• _Action item_: Below are the entries to work from; restate word for word the portion that opens with the line containing "common name: birds" and closes with the line containing "[camera trap, volunteer-labeled]", keeping both.

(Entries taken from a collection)
——————
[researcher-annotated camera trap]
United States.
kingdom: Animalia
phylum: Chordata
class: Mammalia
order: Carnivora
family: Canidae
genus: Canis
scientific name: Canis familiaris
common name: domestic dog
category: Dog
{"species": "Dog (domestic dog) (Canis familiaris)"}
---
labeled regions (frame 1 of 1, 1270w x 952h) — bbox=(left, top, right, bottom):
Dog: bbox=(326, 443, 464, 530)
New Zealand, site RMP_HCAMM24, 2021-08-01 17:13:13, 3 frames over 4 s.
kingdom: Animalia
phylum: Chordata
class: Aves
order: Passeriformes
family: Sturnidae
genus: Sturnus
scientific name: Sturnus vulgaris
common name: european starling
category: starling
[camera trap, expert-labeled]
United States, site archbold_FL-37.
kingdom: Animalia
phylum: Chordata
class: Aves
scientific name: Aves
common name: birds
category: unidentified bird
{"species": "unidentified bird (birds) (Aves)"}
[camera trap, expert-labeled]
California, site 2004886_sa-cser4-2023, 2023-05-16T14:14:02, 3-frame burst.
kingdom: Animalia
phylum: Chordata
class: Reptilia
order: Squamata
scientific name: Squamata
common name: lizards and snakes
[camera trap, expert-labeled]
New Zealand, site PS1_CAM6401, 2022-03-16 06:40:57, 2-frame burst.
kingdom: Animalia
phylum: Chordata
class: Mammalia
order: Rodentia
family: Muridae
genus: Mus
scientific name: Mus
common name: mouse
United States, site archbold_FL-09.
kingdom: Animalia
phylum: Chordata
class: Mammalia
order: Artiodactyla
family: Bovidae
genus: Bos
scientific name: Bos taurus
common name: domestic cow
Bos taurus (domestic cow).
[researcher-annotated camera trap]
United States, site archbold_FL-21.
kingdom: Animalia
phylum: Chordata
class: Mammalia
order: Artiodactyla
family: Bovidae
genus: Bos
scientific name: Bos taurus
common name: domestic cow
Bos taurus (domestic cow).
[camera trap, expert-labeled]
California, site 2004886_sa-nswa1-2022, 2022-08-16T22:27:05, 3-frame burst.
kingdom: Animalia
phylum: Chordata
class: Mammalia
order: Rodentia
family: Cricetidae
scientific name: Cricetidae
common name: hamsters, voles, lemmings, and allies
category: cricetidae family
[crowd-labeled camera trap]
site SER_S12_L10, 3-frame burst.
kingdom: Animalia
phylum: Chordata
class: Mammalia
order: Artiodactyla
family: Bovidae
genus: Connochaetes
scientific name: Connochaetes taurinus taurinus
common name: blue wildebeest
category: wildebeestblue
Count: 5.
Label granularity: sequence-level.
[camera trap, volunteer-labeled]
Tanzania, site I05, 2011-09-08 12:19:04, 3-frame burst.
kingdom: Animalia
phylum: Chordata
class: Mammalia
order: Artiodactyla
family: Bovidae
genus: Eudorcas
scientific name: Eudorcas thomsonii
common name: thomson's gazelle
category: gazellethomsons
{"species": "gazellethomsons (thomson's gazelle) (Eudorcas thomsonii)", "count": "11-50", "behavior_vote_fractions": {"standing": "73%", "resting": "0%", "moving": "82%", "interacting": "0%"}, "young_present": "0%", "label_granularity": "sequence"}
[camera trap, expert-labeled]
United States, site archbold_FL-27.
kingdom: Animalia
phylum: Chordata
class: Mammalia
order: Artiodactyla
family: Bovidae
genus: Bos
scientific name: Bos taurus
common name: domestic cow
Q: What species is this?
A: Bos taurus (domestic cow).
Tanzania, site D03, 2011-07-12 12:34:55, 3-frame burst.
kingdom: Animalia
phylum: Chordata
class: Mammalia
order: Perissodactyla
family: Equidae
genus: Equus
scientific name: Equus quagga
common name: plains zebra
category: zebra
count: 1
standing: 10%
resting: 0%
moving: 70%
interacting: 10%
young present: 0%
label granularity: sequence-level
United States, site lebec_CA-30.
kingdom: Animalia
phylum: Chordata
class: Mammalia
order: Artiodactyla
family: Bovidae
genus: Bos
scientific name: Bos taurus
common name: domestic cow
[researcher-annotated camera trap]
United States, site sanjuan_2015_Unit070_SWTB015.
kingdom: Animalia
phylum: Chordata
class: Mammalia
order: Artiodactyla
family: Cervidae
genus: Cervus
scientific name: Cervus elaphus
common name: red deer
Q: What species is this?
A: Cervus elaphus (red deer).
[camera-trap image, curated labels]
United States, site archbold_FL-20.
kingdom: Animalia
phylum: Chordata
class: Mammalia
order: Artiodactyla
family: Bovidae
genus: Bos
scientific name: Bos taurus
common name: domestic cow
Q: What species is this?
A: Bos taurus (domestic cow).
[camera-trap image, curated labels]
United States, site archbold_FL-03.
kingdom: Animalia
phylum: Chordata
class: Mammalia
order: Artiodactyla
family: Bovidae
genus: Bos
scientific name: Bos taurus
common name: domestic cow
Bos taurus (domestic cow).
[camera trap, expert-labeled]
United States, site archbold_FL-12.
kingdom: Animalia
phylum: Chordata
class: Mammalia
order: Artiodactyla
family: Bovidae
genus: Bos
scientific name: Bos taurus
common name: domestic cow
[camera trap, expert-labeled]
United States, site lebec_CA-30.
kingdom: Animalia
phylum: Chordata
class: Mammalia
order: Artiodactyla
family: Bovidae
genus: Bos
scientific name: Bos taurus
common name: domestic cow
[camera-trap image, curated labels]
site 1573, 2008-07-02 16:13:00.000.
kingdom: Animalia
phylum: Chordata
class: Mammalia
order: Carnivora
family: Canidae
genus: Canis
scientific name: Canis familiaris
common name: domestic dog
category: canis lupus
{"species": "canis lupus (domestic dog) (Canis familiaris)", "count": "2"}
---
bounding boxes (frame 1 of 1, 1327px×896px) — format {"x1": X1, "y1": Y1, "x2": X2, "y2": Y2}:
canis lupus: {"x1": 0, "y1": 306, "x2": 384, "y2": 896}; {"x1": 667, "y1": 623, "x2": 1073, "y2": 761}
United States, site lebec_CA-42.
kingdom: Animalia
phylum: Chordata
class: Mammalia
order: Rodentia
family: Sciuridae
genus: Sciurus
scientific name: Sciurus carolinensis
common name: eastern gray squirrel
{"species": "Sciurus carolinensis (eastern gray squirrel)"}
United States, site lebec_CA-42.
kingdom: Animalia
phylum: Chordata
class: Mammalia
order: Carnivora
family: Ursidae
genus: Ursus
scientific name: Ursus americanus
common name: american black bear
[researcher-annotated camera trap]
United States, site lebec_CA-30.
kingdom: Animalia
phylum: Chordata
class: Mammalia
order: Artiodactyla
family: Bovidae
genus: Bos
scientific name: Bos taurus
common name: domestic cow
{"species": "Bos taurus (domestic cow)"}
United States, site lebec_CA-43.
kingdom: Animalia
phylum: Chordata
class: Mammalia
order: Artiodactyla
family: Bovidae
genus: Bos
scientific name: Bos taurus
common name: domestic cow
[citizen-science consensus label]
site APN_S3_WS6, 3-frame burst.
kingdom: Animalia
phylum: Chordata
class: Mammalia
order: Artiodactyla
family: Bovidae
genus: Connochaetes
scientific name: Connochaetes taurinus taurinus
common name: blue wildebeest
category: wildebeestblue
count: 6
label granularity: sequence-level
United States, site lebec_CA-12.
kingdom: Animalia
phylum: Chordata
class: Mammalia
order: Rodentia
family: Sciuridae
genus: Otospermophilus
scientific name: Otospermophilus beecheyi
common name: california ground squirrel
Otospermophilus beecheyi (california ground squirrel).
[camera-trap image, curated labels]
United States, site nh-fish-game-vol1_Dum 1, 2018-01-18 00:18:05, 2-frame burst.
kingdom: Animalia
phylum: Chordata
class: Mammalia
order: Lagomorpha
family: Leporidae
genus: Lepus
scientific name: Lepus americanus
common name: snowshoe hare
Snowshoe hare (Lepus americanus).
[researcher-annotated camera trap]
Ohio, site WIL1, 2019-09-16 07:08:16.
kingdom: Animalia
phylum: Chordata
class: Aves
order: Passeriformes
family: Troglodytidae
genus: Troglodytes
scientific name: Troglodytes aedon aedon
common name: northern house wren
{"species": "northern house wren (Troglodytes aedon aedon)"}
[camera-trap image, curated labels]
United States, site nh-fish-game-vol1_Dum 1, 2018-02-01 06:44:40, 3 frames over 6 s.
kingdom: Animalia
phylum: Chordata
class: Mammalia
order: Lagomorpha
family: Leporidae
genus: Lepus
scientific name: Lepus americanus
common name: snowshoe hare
——————
• _Expected output_:
common name: birds
category: unidentified bird
{"species": "unidentified bird (birds) (Aves)"}
[camera trap, expert-labeled]
California, site 2004886_sa-cser4-2023, 2023-05-16T14:14:02, 3-frame burst.
kingdom: Animalia
phylum: Chordata
class: Reptilia
order: Squamata
scientific name: Squamata
common name: lizards and snakes
[camera trap, expert-labeled]
New Zealand, site PS1_CAM6401, 2022-03-16 06:40:57, 2-frame burst.
kingdom: Animalia
phylum: Chordata
class: Mammalia
order: Rodentia
family: Muridae
genus: Mus
scientific name: Mus
common name: mouse
United States, site archbold_FL-09.
kingdom: Animalia
phylum: Chordata
class: Mammalia
order: Artiodactyla
family: Bovidae
genus: Bos
scientific name: Bos taurus
common name: domestic cow
Bos taurus (domestic cow).
[researcher-annotated camera trap]
United States, site archbold_FL-21.
kingdom: Animalia
phylum: Chordata
class: Mammalia
order: Artiodactyla
family: Bovidae
genus: Bos
scientific name: Bos taurus
common name: domestic cow
Bos taurus (domestic cow).
[camera trap, expert-labeled]
California, site 2004886_sa-nswa1-2022, 2022-08-16T22:27:05, 3-frame burst.
kingdom: Animalia
phylum: Chordata
class: Mammalia
order: Rodentia
family: Cricetidae
scientific name: Cricetidae
common name: hamsters, voles, lemmings, and allies
category: cricetidae family
[crowd-labeled camera trap]
site SER_S12_L10, 3-frame burst.
kingdom: Animalia
phylum: Chordata
class: Mammalia
order: Artiodactyla
family: Bovidae
genus: Connochaetes
scientific name: Connochaetes taurinus taurinus
common name: blue wildebeest
category: wildebeestblue
Count: 5.
Label granularity: sequence-level.
[camera trap, volunteer-labeled]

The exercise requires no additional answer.